### Document text

____________________

I have been working exclusively with toy instruments for almost a year now, although the title of this post perhaps implies a degree of severity and gravity in this exploration, which, in reality, was never intended, nor ever materialised.

However, the title helpfully alludes to a desire to drag these instruments out from the shadows of their expensive, and expertly-constructed counterparts – thinking less about how a toy piano could imitate a Steinway, and more about how a toy piano could produce sounds that a Steinway could not. To that end, this project aimed to treat these toys as instruments in their own right, separated from the associations they often spawn, in order to discover the individuality they can offer.

Due to the rinky-dink nature of their components, it quickly became the case that most of this individuality stemmed from deficiencies and infirmities in each instrument – the products of slap-dash assembly. In fact, after only a few hours of concentrated use, each instrument began to deteriorate and offer a twinkling pallet of unpredictability with which to paint sound. I thought this was wonderful.

____________________

(Page-level text extractions)
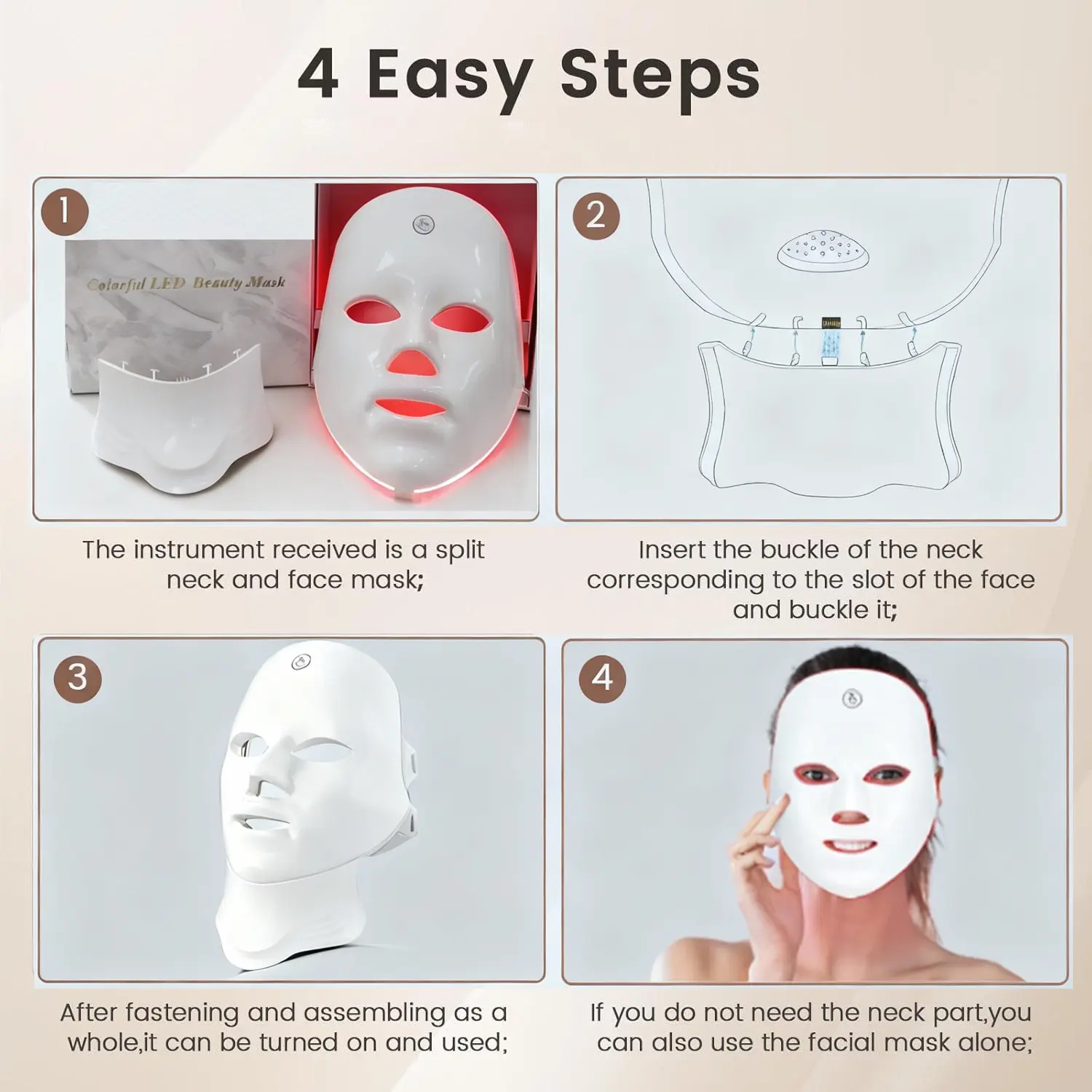 4 Easy Steps

1

Colorful LED Beauty Mask

The instrument received is a split neck and face mask;

2

Insert the buckle of the neck corresponding to the slot of the face and buckle it;

3

After fastening and assembling as a whole,it can be turned on and used;

4

If you do not need the neck part,you can also use the facial mask alone;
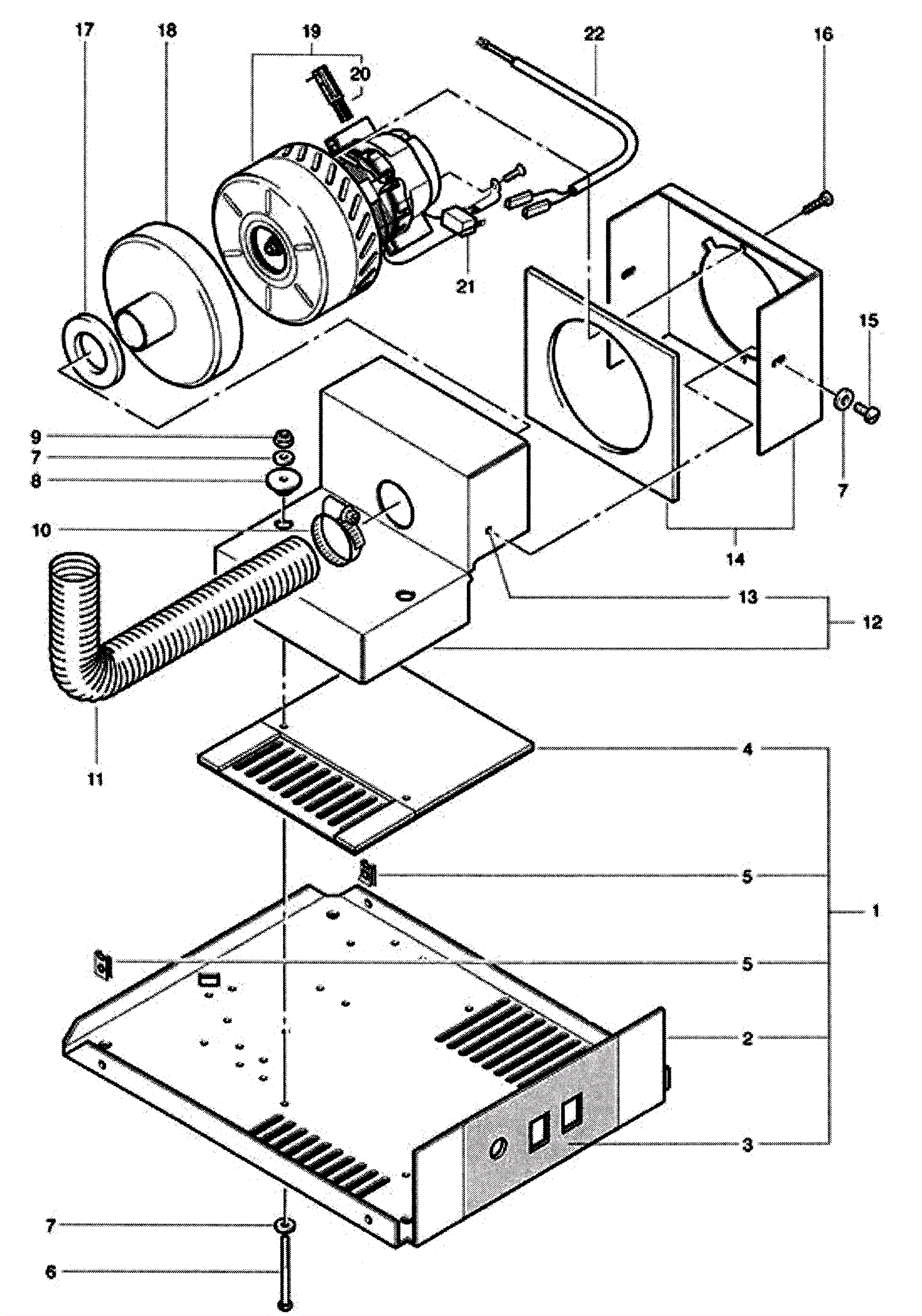 17
18
19
20
22
16
21
15
9
7
8
10
7
14
13
12
11
4
5
1
5
2
3
7
6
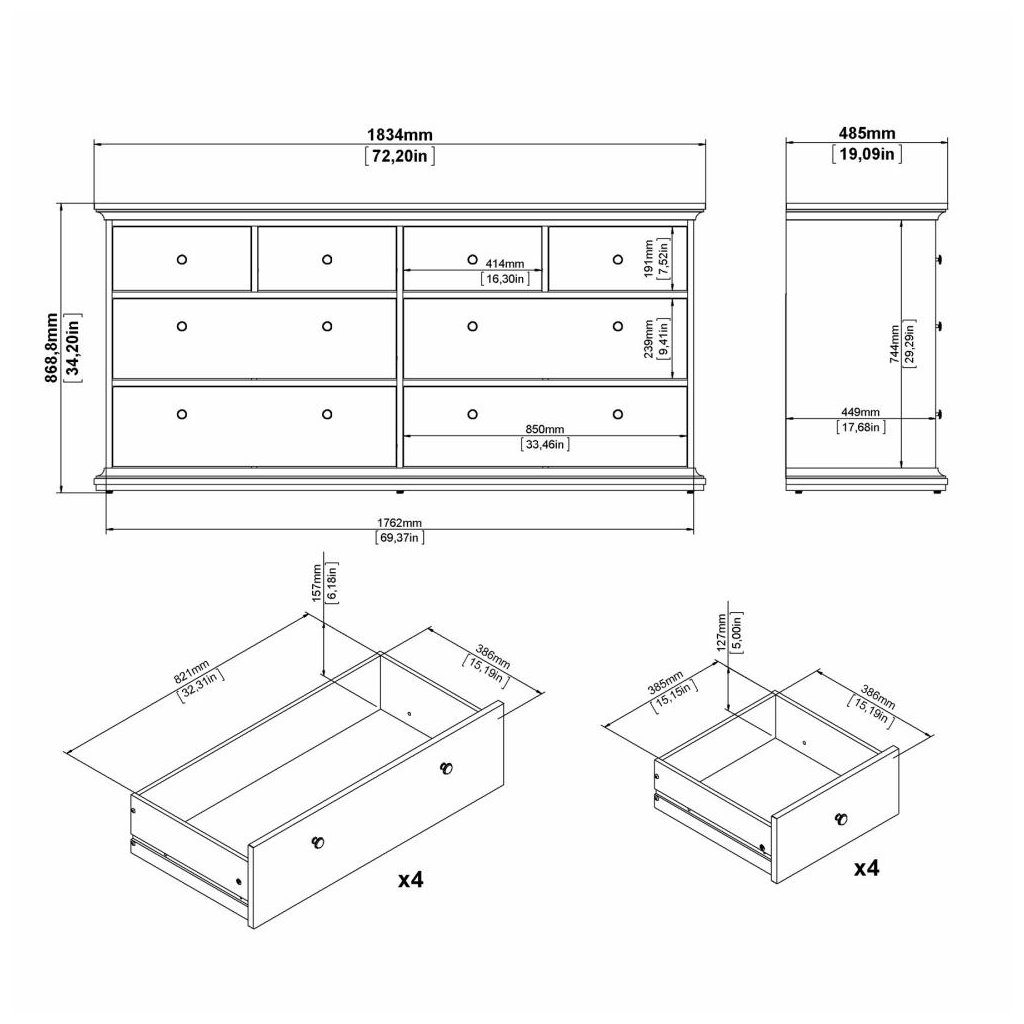 1834mm
[72,20in]

485mm
[19,09in]

868,8mm
[34,20in]

414mm
[16,30in]

191mm
[7,52in]

239mm
[9,41in]

850mm
[33,46in]

744mm
[29,29in]

449mm
[17,68in]

1762mm
[69,37in]

157mm
[6,18in]

821mm
[32,31in]

386mm
[15,19in]

x4

127mm
[5,00in]

385mm
[15,15in]

386mm
[15,19in]

x4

____________________

### Set of tasks
[1] Copy the toy instruments post word for word, starting with "However, the title" and going on through "they can offer.".
[2] According to the toy instruments post, how long has the writer been working exclusively with toy instruments?
[3] Please write the next part of the toy instruments post, picking up after its final sentence.

### Answers provided
[1]
However, the title helpfully alludes to a desire to drag these instruments out from the shadows of their expensive, and expertly-constructed counterparts – thinking less about how a toy piano could imitate a Steinway, and more about how a toy piano could produce sounds that a Steinway could not. To that end, this project aimed to treat these toys as instruments in their own right, separated from the associations they often spawn, in order to discover the individuality they can offer.

[2] Almost a year.

[3]
Therefore, before the instruments could further hasten their demise (and before I was left sifting through a sparkling heap of ash and dust where my disintegrating instruments had once been), I recorded five études for individual instrument groups, alongside a more substantial piece for an extended ensemble. The realisation of the latter piece took place under the watchful ears of Fred White – the independent producer behind Tajdar Junaid’s ‘What Colour is Your Raindrop’. Fred’s work dances and sings, like a spoonful of Chocolate Gâteau after a week of Victoria Sponge.

Working with Fred was great. We both spoke of our disdain for the trend of rendering almost every contemporary recording as an auralisation of the concert experience. We wanted to try something different.

Consequently, our realisations offer little in the way of artificial distance; there’s a coarseness and befuddlement intrinsic to our perception of sound, and we thought it would be a shame to hold this at arm’s length with the addition of reverb and space – particularly while working with the relatively novel sounds produced by the toy instruments. However, offering this closeness and detail to the mix was initially difficult, due to the flimsy, and often very quiet, nature of the noises generated by the ensemble of playthings.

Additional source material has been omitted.